- EXERCISE DIRECTIONS:
Can you reproduce the entire passage below about the Conversation Manager and the ASM Engine, word for word?

- EXTRACTED TEXT:
The role of the Conversation Manager is two-fold. In the first place, if a request for loading a choreography is received, it must do so by making use of the Resource Manager. In the second place, it must determine to which ASM (requester or provider) the incoming messages belong to. The actual execution of the rules is handles by the ASM engines of the Requester and Provider choreographies.

4.1 ASM Engine

We introduce now an architecture for the ASM Engines which will be driving the choreography descriptions. Although the WSMO Choreography model differs from the pure ASM approach, the basic elements of both models are still the same. Our architecture is based on the approach taken in [Farahbod et al., 2005] which defines a core architecture for ASM execution. The diversities between ASM languages that stem from pure ASMs (such as ASML), has raised the need to specify a core engine that is capable to handle these different types of languages. The idea is to implement the minimal essential components which are able to run the most basic type of ASM. If some new model is to be introduced, then Plug-ins are used to specify both the syntax and the semantic information of the model.

 
Figure 3: Main components of the ASM Engine

The components and operations in our Choreography Engine model are slightly different that the Core ASM approach. The Control API receives the notification from the Conversation Manager to execute the next step of the choreography description. In extension to this notification, the relevant instance data should be also produced. This is due to the fact that rules in the choreography fire after some instance data has been received. Also, a parser is not needed in this case since WSMX already parses the Web services when such descriptions are registered within the Resource Manager. Thus, an object model of the transition rules is readily available from such a component. The interpreter is responsible for executing the rules in the ASM by evaluating the condition and generating update sets. This will involve the usage of a back-end reasoner. The main responsibility of the abstract storage is to maintain a representation of the current state of the ASM. It enables to retrieve the values of instance data at a given state and apply the updates. The scheduler is responsible for orchestrating the execution steps of the ASM. The simplest operation of this component occurs during execution of sequential ASMs. After receiving a step notification from the Control API, it invokes the interpreter and instructs the Abstract Storage to apply the updates if they are consistent. It then notifies the Control API of the changes that happened. For Multi-Agent (or Distributed) ASMs, the Scheduler uses some kind of policy to choose one Agent to execute (examples of such policies are Round-Robin and Priority based). The scheduler will then interact with the Abstract Storage to retrieve the selected set of agents. These agents are then assigned for execution and the updates are collected and performed via the Abstract Storage. The scheduler also manages inconsistencies of the update sets. In this case, we will assume that if inconsistent update sets occur, then the machine fails execution.

- DATA:
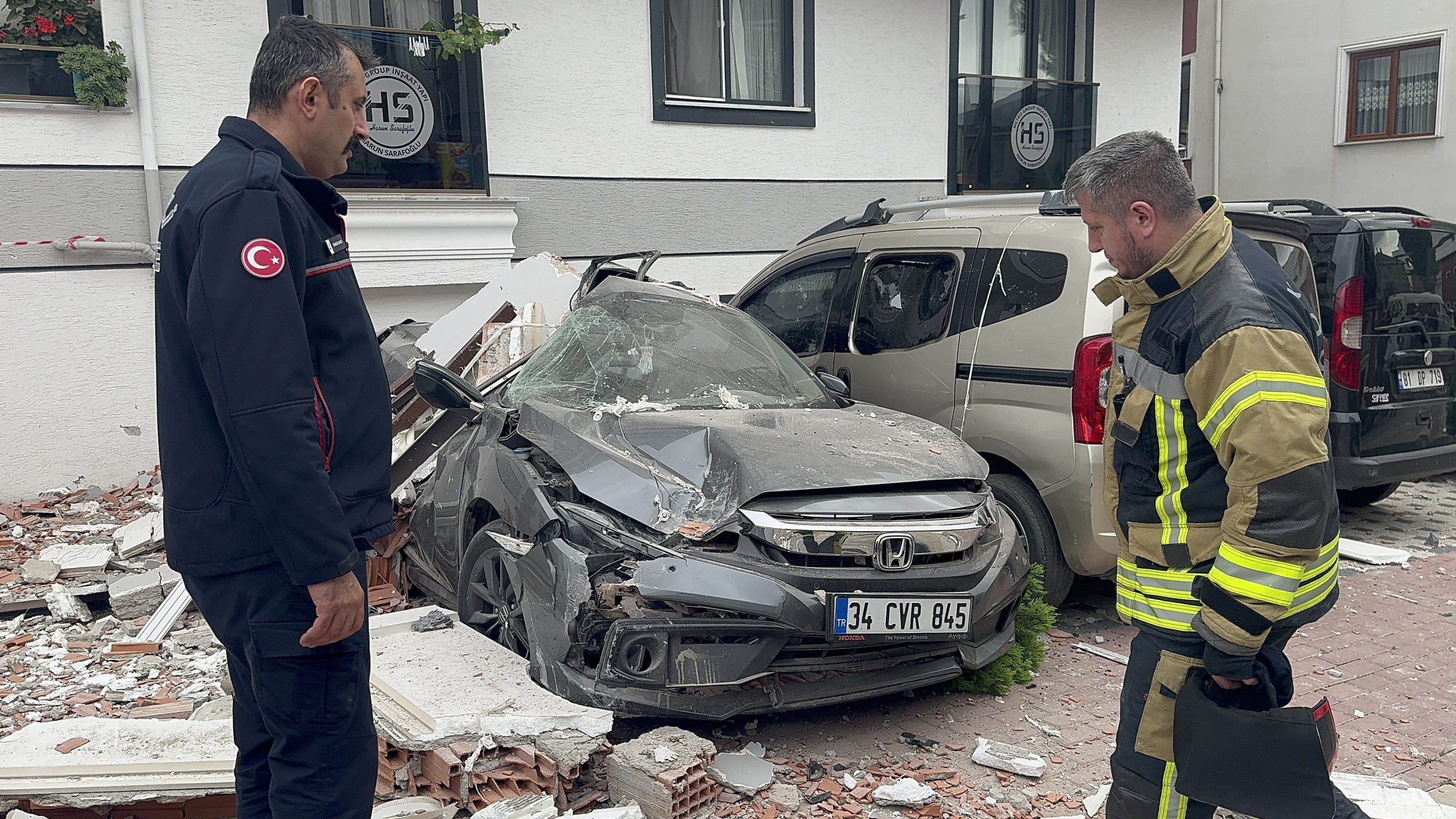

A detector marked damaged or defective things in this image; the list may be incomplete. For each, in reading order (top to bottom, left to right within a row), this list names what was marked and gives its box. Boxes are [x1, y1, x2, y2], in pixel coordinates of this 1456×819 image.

- WRITTEN ANSWER:
The role of the Conversation Manager is two-fold. In the first place, if a request for loading a choreography is received, it must do so by making use of the Resource Manager. In the second place, it must determine to which ASM (requester or provider) the incoming messages belong to. The actual execution of the rules is handles by the ASM engines of the Requester and Provider choreographies.

4.1 ASM Engine

We introduce now an architecture for the ASM Engines which will be driving the choreography descriptions. Although the WSMO Choreography model differs from the pure ASM approach, the basic elements of both models are still the same. Our architecture is based on the approach taken in [Farahbod et al., 2005] which defines a core architecture for ASM execution. The diversities between ASM languages that stem from pure ASMs (such as ASML), has raised the need to specify a core engine that is capable to handle these different types of languages. The idea is to implement the minimal essential components which are able to run the most basic type of ASM. If some new model is to be introduced, then Plug-ins are used to specify both the syntax and the semantic information of the model.

 
Figure 3: Main components of the ASM Engine

The components and operations in our Choreography Engine model are slightly different that the Core ASM approach. The Control API receives the notification from the Conversation Manager to execute the next step of the choreography description. In extension to this notification, the relevant instance data should be also produced. This is due to the fact that rules in the choreography fire after some instance data has been received. Also, a parser is not needed in this case since WSMX already parses the Web services when such descriptions are registered within the Resource Manager. Thus, an object model of the transition rules is readily available from such a component. The interpreter is responsible for executing the rules in the ASM by evaluating the condition and generating update sets. This will involve the usage of a back-end reasoner. The main responsibility of the abstract storage is to maintain a representation of the current state of the ASM. It enables to retrieve the values of instance data at a given state and apply the updates. The scheduler is responsible for orchestrating the execution steps of the ASM. The simplest operation of this component occurs during execution of sequential ASMs. After receiving a step notification from the Control API, it invokes the interpreter and instructs the Abstract Storage to apply the updates if they are consistent. It then notifies the Control API of the changes that happened. For Multi-Agent (or Distributed) ASMs, the Scheduler uses some kind of policy to choose one Agent to execute (examples of such policies are Round-Robin and Priority based). The scheduler will then interact with the Abstract Storage to retrieve the selected set of agents. These agents are then assigned for execution and the updates are collected and performed via the Abstract Storage. The scheduler also manages inconsistencies of the update sets. In this case, we will assume that if inconsistent update sets occur, then the machine fails execution.